[Brano]:
☆ ☆ ☆ ☆ ☆

Sai, quando si ha una squadra molto giovane può mancare l’esperienza necessaria per giocare contro avversari così forti e preparati.
Ma affrontare queste difficoltà fa parte del percorso di crescita di questi ragazzi. Per qualcuno potrebbe addirittura essere un’esperienza prematura, ma sono convinto che riusciranno a superare le difficoltà che incontreranno. “
Da fuoriclasse a fuoriclasse, cosa la sorprende di più del nostro Gigio Donnarumma?
“Principalmente l’aver imparato molto velocemente quelle che sono le doti che deve avere un portiere. Ha avuto la bravura di non abbattersi nei momento di difficoltà e ha mostrato molto carattere per un ragazzo della sua età.
Mi ha sorpreso la velocità del suo percorso di crescita, ha già collezionato 200 presenze in Serie A a soli 22 anni. Ha un futuro davvero radioso.
Solitamente i portieri raggiungono la maturità calcistica verso i 25-26 anni, lui ha bruciato tutte le tappe ed è già un giocatore completo.”
Torniamo un po’ indietro nel tempo. Stagione 1968/1969, Coppa dei Campioni poi vinta dal suo Milan. La partita simbolo è forse la semifinale contro il Manchester United. Come si è sentito quando ha visto l’accoppiamento con gli allora campioni in carica?
“Le dirò la verità. Noi avevamo un grande allenatore (Rocco, ndr) sotto il profilo della motivazione e del lavoro sulla testa dei giocatori. Eravamo una grande famiglia dove lui era ovviamente il capobranco.
Questo non toglie che fossimo ben consci che ci saremmo trovati di fronte una grande squadra con un attacco fulminante, da George Best e Bobby Charlton.

Come ci si prepara ad una partita così importante?
“Nella settimana di preparazione alla partita mi sono focalizzato sulle uscite alte perchè avevamo previsto che avrebbero fatto molti cross.
All’epoca, inoltre, soprattutto in Inghilterra, la carica sul portiere era “abbastanza” ammessa: le spinte leggere raramente venivano sanzionate, e quindi mi sono preparato anche su questo tipo di gioco.”
Dopo l’andata finita 2 a 0 a San Siro, il ritorno finì con una sconfitta per 1 a 0 che però sancì la qualificazione alla finale contro l’Ajax. Ad un certo punto i tifosi avversari le lanciarono un oggetto che la colpì in testa. Cosa si ricorda di quei momenti concitati?
“Guardi, ho perso i sensi e di quel preciso momento mi ricordo poco.
Mi ricordo però che già dall’entrata in campo avevano iniziato a lanciare oggetti acuminati verso il campo.
Ma ciò che mi colpì era in realtà una specie di pallina di ghisa, che per fortuna non mi prese in pieno. Il medico mi raccontò alla fine della partita di aver detto, in dialetto veneto, a Rocco: “Sta ben, sta ben, mi ha detto che va avanti”.

☆ ☆ ☆ ☆ ☆

[Consegna]: Riscrivi il passo dell'intervista a partire dalle parole "Sai, quando si" fino alle parole "nostro Gigio Donnarumma?" comprese, cambiando "ragazzi" in "giocatori". Le righe qui sotto non servono per questo lavoro.

☆ ☆ ☆ ☆ ☆

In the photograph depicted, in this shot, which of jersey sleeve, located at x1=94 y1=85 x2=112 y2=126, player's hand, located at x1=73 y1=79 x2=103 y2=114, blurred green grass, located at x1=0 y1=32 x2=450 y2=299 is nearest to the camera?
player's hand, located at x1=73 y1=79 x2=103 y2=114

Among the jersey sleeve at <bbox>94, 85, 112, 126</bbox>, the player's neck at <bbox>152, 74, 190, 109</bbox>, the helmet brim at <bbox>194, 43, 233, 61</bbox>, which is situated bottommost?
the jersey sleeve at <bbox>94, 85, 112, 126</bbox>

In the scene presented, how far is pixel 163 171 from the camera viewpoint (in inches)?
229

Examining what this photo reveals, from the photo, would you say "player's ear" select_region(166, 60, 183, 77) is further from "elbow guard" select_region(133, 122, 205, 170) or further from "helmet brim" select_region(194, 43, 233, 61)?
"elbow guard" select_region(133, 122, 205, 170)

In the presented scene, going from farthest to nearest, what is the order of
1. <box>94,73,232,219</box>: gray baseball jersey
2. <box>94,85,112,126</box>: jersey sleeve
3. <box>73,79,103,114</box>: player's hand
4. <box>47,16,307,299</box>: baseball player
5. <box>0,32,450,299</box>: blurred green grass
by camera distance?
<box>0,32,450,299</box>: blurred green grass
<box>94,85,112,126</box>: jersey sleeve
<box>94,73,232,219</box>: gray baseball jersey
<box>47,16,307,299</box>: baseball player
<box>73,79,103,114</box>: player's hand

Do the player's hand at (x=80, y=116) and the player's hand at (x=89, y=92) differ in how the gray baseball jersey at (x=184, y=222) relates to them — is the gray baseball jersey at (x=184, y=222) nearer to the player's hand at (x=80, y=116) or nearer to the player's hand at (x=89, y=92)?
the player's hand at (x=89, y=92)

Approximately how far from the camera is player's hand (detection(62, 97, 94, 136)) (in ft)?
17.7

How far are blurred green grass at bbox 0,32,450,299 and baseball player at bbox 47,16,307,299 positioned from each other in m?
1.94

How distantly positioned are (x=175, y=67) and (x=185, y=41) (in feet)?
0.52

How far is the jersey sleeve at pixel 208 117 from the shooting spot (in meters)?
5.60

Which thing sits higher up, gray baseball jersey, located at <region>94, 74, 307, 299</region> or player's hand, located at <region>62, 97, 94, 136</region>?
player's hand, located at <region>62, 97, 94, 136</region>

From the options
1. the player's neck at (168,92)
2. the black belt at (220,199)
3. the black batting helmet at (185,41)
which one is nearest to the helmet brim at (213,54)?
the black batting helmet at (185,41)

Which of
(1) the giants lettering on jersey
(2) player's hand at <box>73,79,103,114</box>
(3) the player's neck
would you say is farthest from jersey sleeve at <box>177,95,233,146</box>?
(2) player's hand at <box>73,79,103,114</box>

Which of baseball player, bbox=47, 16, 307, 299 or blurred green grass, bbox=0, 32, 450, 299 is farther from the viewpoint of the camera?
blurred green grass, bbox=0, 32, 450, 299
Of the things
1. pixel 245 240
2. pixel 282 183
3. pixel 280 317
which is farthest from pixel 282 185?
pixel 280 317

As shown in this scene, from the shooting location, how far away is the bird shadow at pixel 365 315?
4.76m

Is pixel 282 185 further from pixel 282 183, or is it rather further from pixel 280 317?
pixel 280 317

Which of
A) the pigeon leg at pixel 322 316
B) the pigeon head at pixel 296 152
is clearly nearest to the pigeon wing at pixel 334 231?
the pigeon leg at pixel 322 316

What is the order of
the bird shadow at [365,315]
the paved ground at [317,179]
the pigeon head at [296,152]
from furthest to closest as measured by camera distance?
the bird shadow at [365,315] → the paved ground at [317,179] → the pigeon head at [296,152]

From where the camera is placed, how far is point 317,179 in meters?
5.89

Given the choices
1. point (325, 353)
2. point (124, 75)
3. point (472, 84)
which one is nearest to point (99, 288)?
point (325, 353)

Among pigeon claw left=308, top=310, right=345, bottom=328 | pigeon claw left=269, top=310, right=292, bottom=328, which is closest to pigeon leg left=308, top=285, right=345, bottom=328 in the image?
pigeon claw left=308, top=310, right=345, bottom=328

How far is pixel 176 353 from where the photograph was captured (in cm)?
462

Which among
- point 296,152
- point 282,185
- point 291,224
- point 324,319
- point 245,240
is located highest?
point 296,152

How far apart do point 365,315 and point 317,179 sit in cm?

☆ ☆ ☆ ☆ ☆

[Risposta]:
Sai, quando si ha una squadra molto giovane può mancare l’esperienza necessaria per giocare contro avversari così forti e preparati.
Ma affrontare queste difficoltà fa parte del percorso di crescita di questi giocatori. Per qualcuno potrebbe addirittura essere un’esperienza prematura, ma sono convinto che riusciranno a superare le difficoltà che incontreranno. “
Da fuoriclasse a fuoriclasse, cosa la sorprende di più del nostro Gigio Donnarumma?